Gerold erzählte ihm, daß sein Vater nun tatsächlich nach Dänemark und er selber in die Gegend von Lübeck übersiedeln werde und sie schon morgen abzureisen gedächten. In einem ländlichen Gasthaus hielten die Freunde Einkehr, und so lieb nun dieser letzte Besuch Gerolds gedacht war, merkte Ulrich doch, wie die Augen des jungen, schönheitssinnigen Edelmannes verlegen und mißbilligend auf seinen Werkhänden ruhten, auf den vom Feuer und kalten Wasser herrührenden Rissen, aus denen sich der Ruß auch mit Seife und Bürste nicht entfernen ließ. Er war zu stolz, sich zu entschuldigen, wurde aber über den Blicken Gerolds selber verlegen und fühlte, wie ihre Wege nicht nur nach den äußeren Schicksalen, sondern auch nach der seelischen Entwicklung auseinanderliefen: der seine hinein in die derbe Arbeit, derjenige Gerolds in die geistige Verfeinerung. Fast still legten sie den Weg ins Städtchen zurück.

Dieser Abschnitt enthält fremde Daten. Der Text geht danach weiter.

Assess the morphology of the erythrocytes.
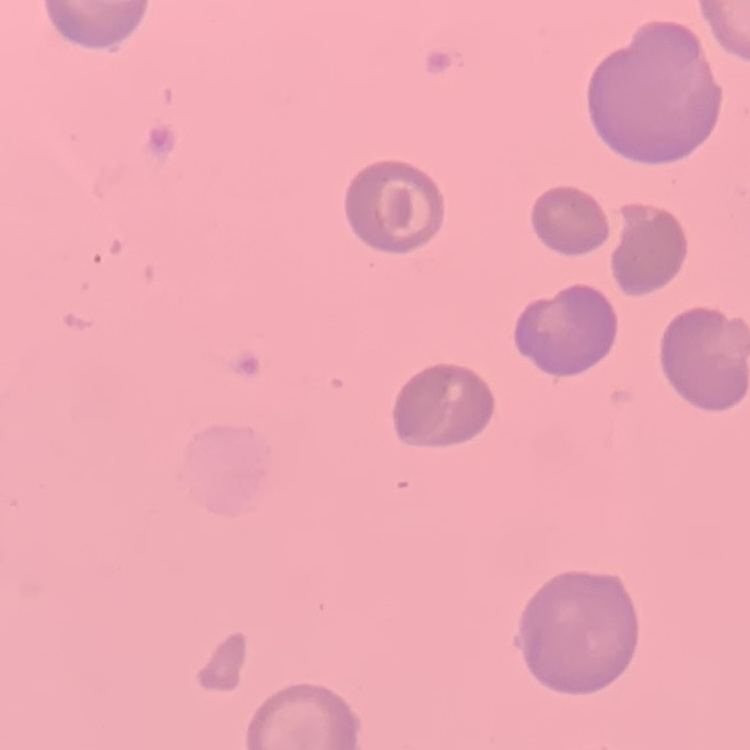

No rouleaux formation.

Thin peripheral smear. Stained with either Field's or Giemsa. Square crop of a larger photomicrograph.Classify this cell by malaria status.
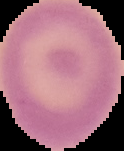

Uninfected.

image size = 124×151 pixels
preparation = thin blood smear
image type = segmented cell region on a black backgroundState which cell type is depicted.
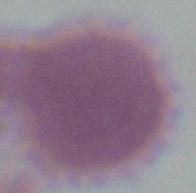

An erythrocyte.

{
  "modality": "micrograph",
  "magnification": "1000x"
}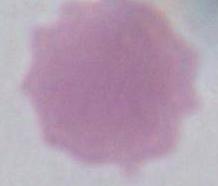

An erythrocyte is shown. 1000x magnification. Photomicrograph.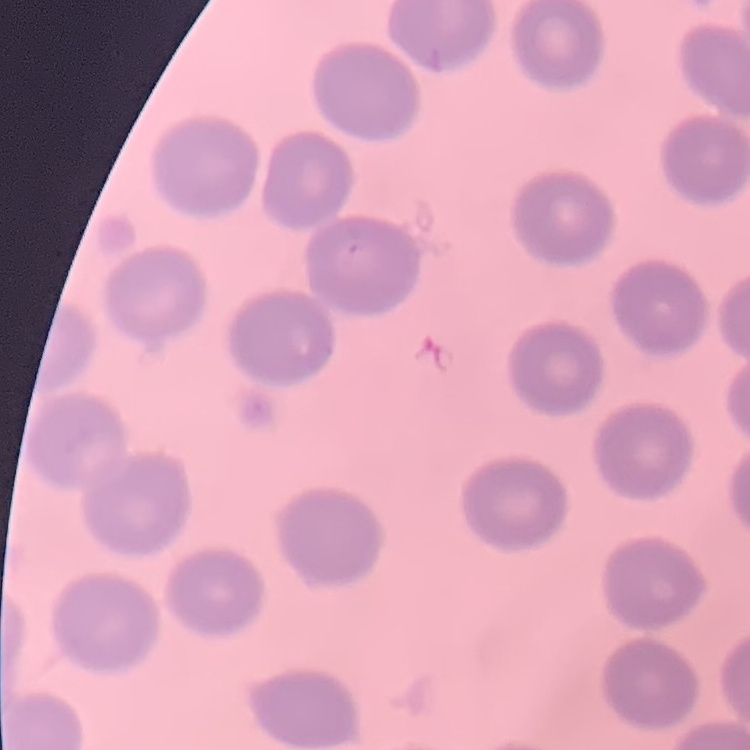

Summary:
  - Erythrocyte morphology: no rouleaux formation
  - Preparation: thin blood film
  - Image type: one tile cut from a larger photomicrograph
  - Stain: Field's or Giemsa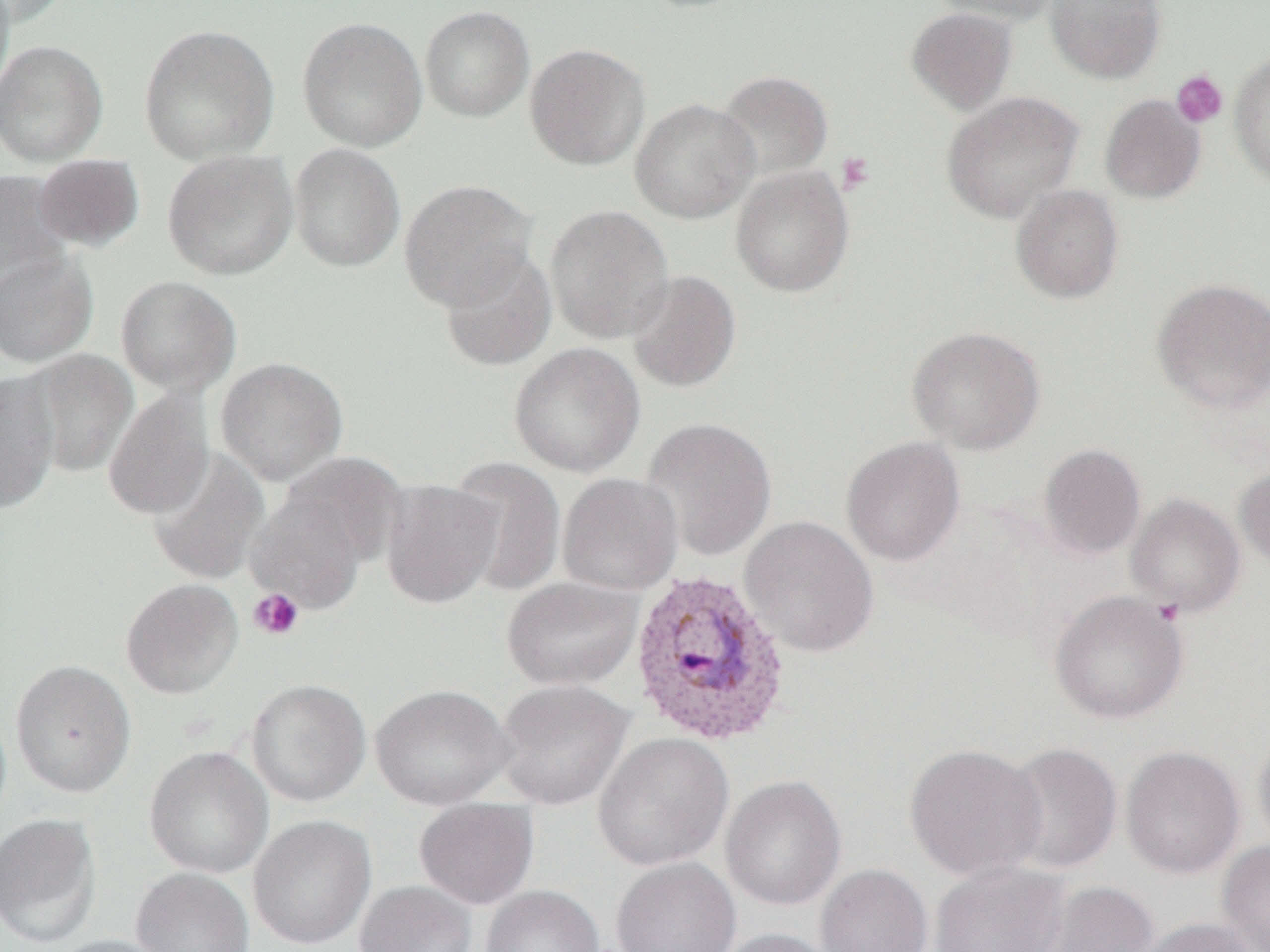

Approximate bounding boxes as (x1, y1, x2, y2) in pixels. Plasmodium vivax-infected red blood cell locations: (628, 566, 792, 746). Uninfected red blood cell locations: (0, 0, 15, 103), (1, 0, 67, 28), (926, 0, 1063, 25), (1045, 0, 1167, 84), (420, 5, 534, 122), (906, 7, 1017, 114), (297, 16, 428, 152), (138, 23, 280, 164), (0, 40, 108, 166), (524, 43, 650, 170), (1228, 51, 1270, 186), (715, 70, 833, 182), (940, 91, 1083, 222), (1100, 94, 1205, 203), (630, 98, 760, 224), (288, 142, 405, 272), (162, 150, 298, 280), (33, 153, 145, 252), (730, 166, 854, 297), (0, 169, 73, 291), (399, 178, 538, 310), (1011, 185, 1124, 303), (544, 204, 674, 343), (438, 248, 557, 372), (0, 251, 98, 367), (626, 270, 742, 393), (116, 275, 241, 396), (1151, 278, 1270, 413), (906, 326, 1046, 454), (508, 342, 645, 477), (25, 349, 138, 477), (215, 356, 348, 484), (0, 371, 60, 515), (102, 387, 214, 521), (640, 417, 777, 562), (841, 437, 965, 566), (1038, 443, 1146, 560), (147, 448, 270, 586), (278, 453, 406, 569), (447, 457, 567, 596), (1235, 465, 1270, 572), (557, 473, 683, 596), (379, 479, 503, 610), (246, 489, 369, 613), (1124, 493, 1246, 617), (739, 515, 879, 657), (501, 575, 644, 691), (120, 578, 244, 699), (1049, 590, 1188, 724), (11, 660, 136, 798), (246, 678, 371, 807), (492, 678, 634, 811), (370, 684, 514, 810), (1253, 727, 1270, 858), (592, 732, 734, 870), (904, 742, 1047, 881), (1002, 742, 1123, 875), (144, 745, 274, 878), (1121, 745, 1245, 879), (721, 774, 846, 911), (414, 798, 540, 909), (0, 812, 102, 948), (248, 814, 376, 949), (1217, 840, 1270, 952), (611, 857, 741, 951), (930, 862, 1068, 952), (815, 863, 932, 952), (131, 867, 255, 952), (354, 880, 477, 952), (1035, 881, 1158, 951), (480, 885, 604, 952), (1137, 917, 1264, 952), (715, 927, 839, 952), (48, 935, 173, 952). Platelet locations: (1171, 69, 1229, 128), (835, 152, 875, 194), (248, 588, 305, 640). Slide-level diagnosis: Plasmodium vivax. 1000x magnification. Light microscopy. One field of a larger specimen. Thin blood film. Image is 1270×952 pixels.Name the cell type shown.
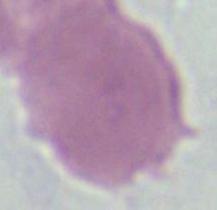

An erythrocyte.

Summary:
  - Modality: photomicrograph
  - Magnification: 1000x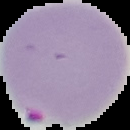
Summary:
  - Result: malaria parasites identified
  - Image type: segmented cell region on a black background
  - Preparation: thin blood smear
  - Image size: 130×130 pixels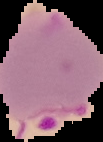
Summary:
  - Image size: 103×142 pixels
  - Preparation: thin blood smear
  - Result: malaria parasites detected
  - Image type: segmented cell region on a black background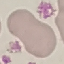
result = no malaria parasites seen
capture = smartphone through the microscope eyepiece
stain = Giemsa
preparation = thin blood film
image type = automatically extracted cell patch, resized to 64 × 64 pixels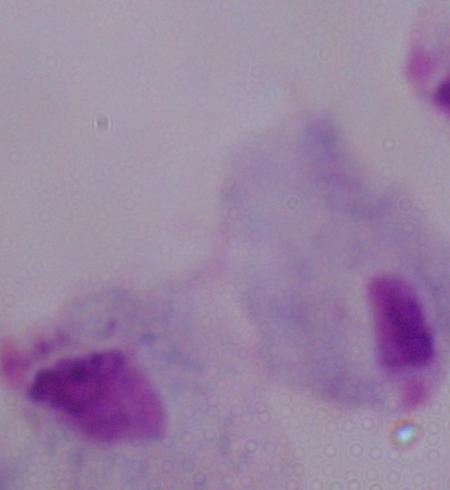
magnification = 1000x
identification = trichomonad
modality = photomicrograph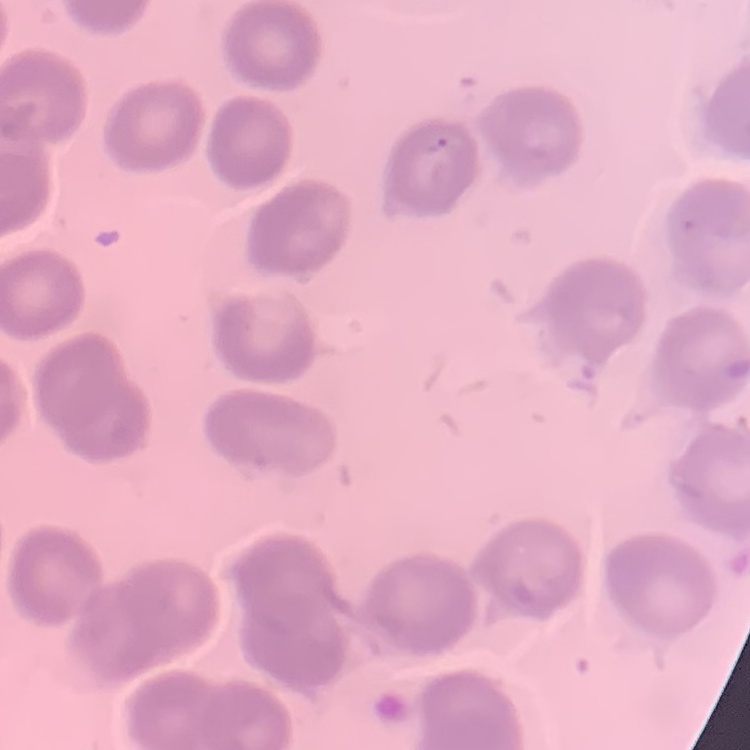
The erythrocytes exhibit no rouleaux formation. Thin blood film. One tile cut from a larger photomicrograph. Field's or Giemsa stain.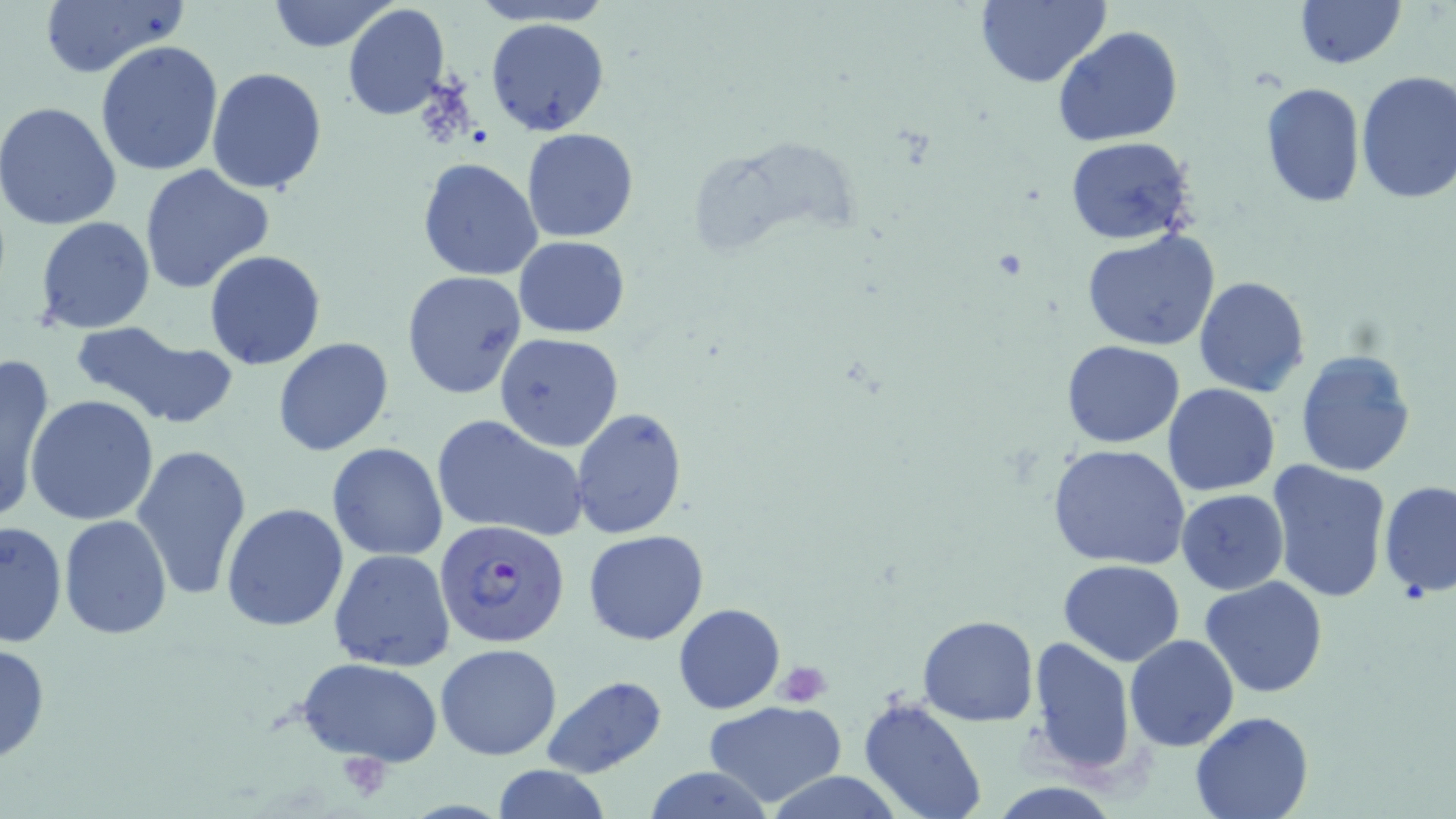

Summary:
  - Coordinate format: approximate bounding boxes as (x1,y1)-(x2,y2) corner pairs in pixels
  - Plasmodium falciparum-infected red blood cell locations: (435,518)-(570,649)
  - Platelet locations: (776,661)-(832,707), (336,751)-(394,801)
  - Uninfected red blood cell locations: (37,0)-(190,79), (265,0)-(400,53), (464,0)-(618,26), (974,0)-(1111,88), (1296,0)-(1404,69), (342,4)-(450,122), (484,17)-(612,138), (1053,26)-(1183,148), (94,40)-(224,178), (206,66)-(328,195), (1354,71)-(1456,203), (1260,82)-(1366,210), (0,101)-(121,231), (520,129)-(638,243), (1064,135)-(1197,246), (417,158)-(544,280), (139,162)-(276,294), (34,216)-(157,334), (1081,228)-(1222,352), (514,236)-(631,338), (204,250)-(327,371), (400,270)-(527,399), (1193,276)-(1310,396), (68,321)-(234,429), (495,333)-(625,452), (273,338)-(394,456), (1061,341)-(1186,448), (1295,348)-(1418,478), (0,355)-(55,525), (1162,383)-(1282,497), (27,395)-(159,526), (570,408)-(687,538), (432,412)-(588,542), (132,443)-(253,599), (327,443)-(449,562), (1047,443)-(1191,571), (1265,458)-(1393,602), (1378,480)-(1456,598), (1176,490)-(1289,594), (221,503)-(349,633), (59,516)-(172,640), (1,519)-(66,649), (583,529)-(709,645), (329,548)-(456,671), (1058,560)-(1186,666), (1201,575)-(1328,697), (674,603)-(786,714), (918,614)-(1038,726), (1026,635)-(1139,777), (1125,635)-(1239,751), (0,641)-(52,765), (435,643)-(562,761), (298,658)-(443,765), (540,675)-(666,779), (858,697)-(987,819), (703,700)-(848,806), (1190,711)-(1312,819), (490,765)-(613,819), (642,765)-(776,819), (758,769)-(907,819)
  - Slide-level diagnosis: Plasmodium falciparum
  - Field of view: one of a larger specimen
  - Stain: May-Grünwald-Giemsa
  - Magnification: 1000x
  - Modality: light microscopy
  - Preparation: thin blood film
  - Image size: 1456×819 pixels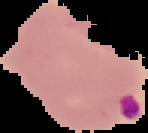
image_size: 148×133 pixels
result: Plasmodium parasites detected
preparation: thin blood smear
image_type: segmented cell region with the area outside set to black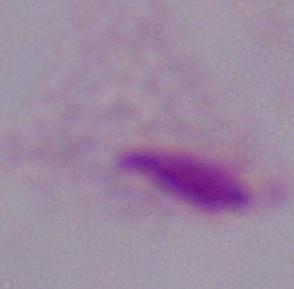 A trichomonad is shown. Captured at 1000x magnification. Micrograph.Locate every malaria parasite.
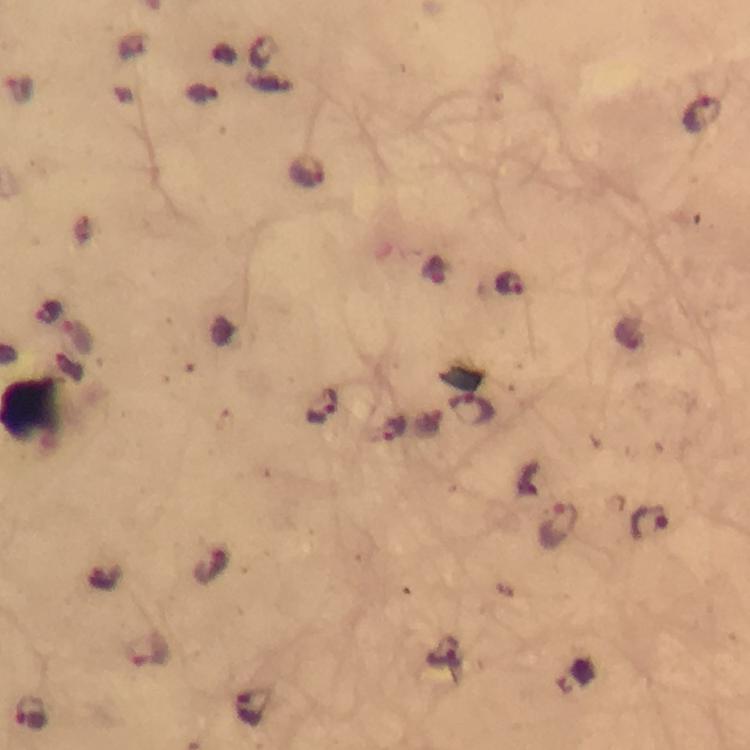
Approximate centers as (x, y) in pixels.
Malaria parasites: (262, 49), (702, 113), (307, 171), (435, 270), (509, 283), (77, 338), (323, 405), (473, 411), (390, 429), (649, 521), (559, 526), (106, 578), (149, 648), (446, 653), (254, 710), (31, 713).

Summary:
  - Preparation: thick blood film
  - Capture: smartphone mounted on the microscope
  - Image size: 750×750 pixels
  - Cropped from: one field of view
  - Magnification: 100x
  - Immersion oil: applied
  - Context: from a malaria diagnostic workup
  - Stain: GiemsaIdentify the parasite.
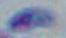
This is Toxoplasma gondii.

Summary:
  - Modality: micrograph
  - Magnification: 1000x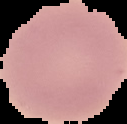

Summary:
  - Image size: 127×124 pixels
  - Image type: cell region segmented out of the field of view; surrounding area masked to black
  - Malaria status: uninfected
  - Preparation: thin blood smearAssess this cell for malaria.
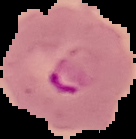
Parasitized.

From a thin blood smear. Cell region segmented out of the field of view; the surrounding area is masked to black. Image is 136×139 pixels.Classify this cell by malaria status.
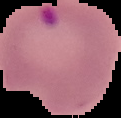
Parasitized.

From a thin blood film. Image is 121×118 pixels. The area outside the segmented cell region is set to black.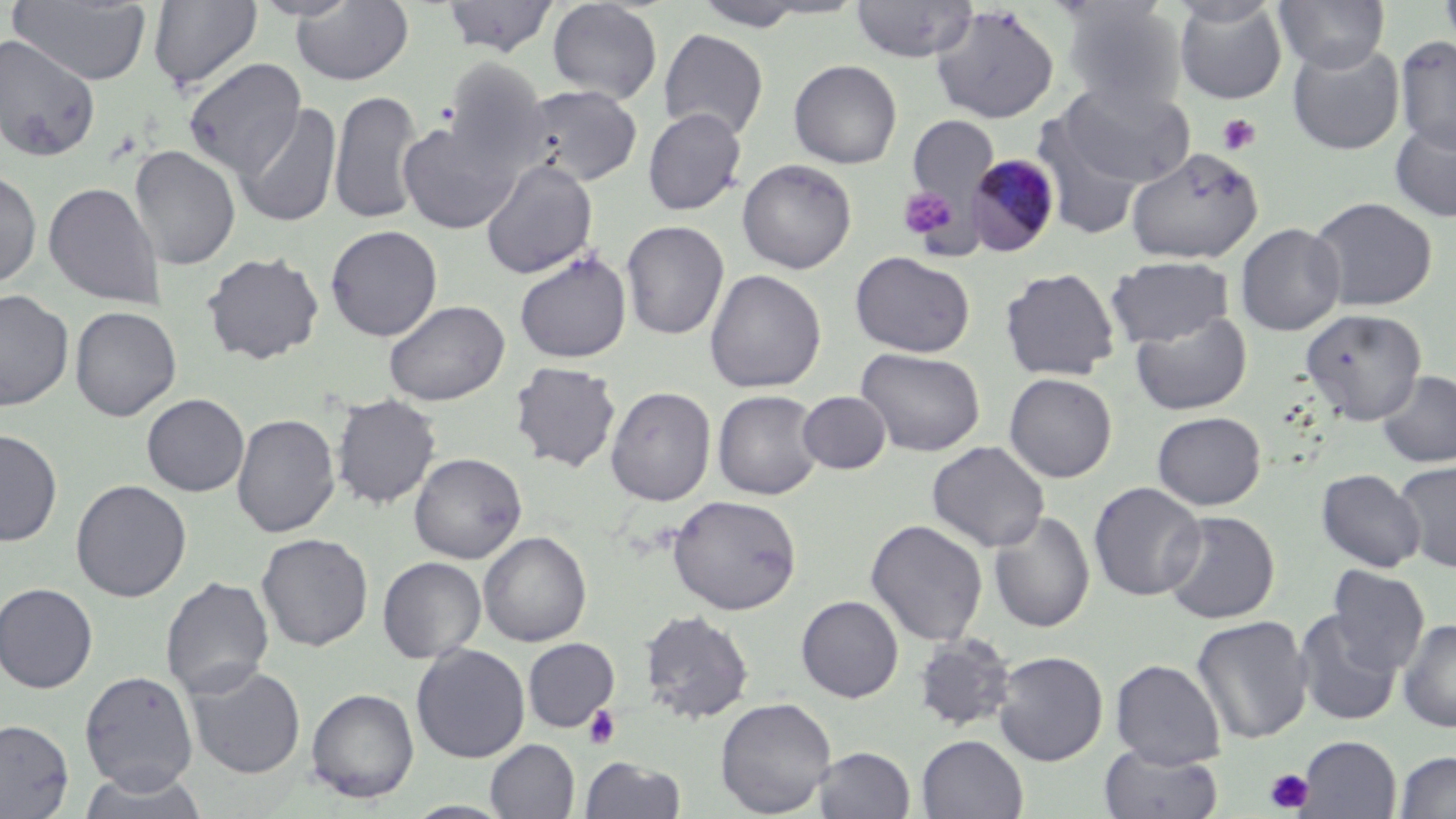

So kam, von keinem gewollt, das Ende der schönen Knabenfreundschaft, und ein paar Briefe, die sie später noch wechselten, waren nur der Ausklang der gemeinsamen Jahre.
4
Ulrich vergaß nie, daß er Gymnasiast gewesen war, und die Mitgesellen, gegen die er allmählich freundlicher wurde, achteten seine Bildung, Thomas namentlich. Der nun zu einem alten Männchen verschrumpfte Hagestolz hatte in jungen Jahren so viel von deutschen und österreichischen Landen gesehen, daß er eine Menge Mundarten durcheinander sprach. Sogar hinüber nach England in die Fabrikstädte Manchester und Birmingham war er gekommen und zwei Jahre in Paris in einer Werkstatt für chirurgische Instrumente tätig gewesen. Wie wenn er dem Meisterssohn Trost bringen sollte, erzählte er ihm oft von den Aufenthalten in der weiten Welt und ließ dabei den halbverlorenen Blick in wiedererwachtem jugendlichem Glanz aufleuchten. Ulrich merkte aus den Reden des Alten wohl, daß es etwas ganz besonders Schönes um die Wanderjahre eines Handwerksburschen sein müsse. Auf die Zeit, da er selber Länder und Völker sehen würde, freute er sich tiefinnerlich, und der Gedanke daran leuchtete über dem Beruf, den er hatte unfreiwillig ergreifen müssen, wie ein Stern, der einen nächtlichen Wanderer hinein ins Morgenrot führt.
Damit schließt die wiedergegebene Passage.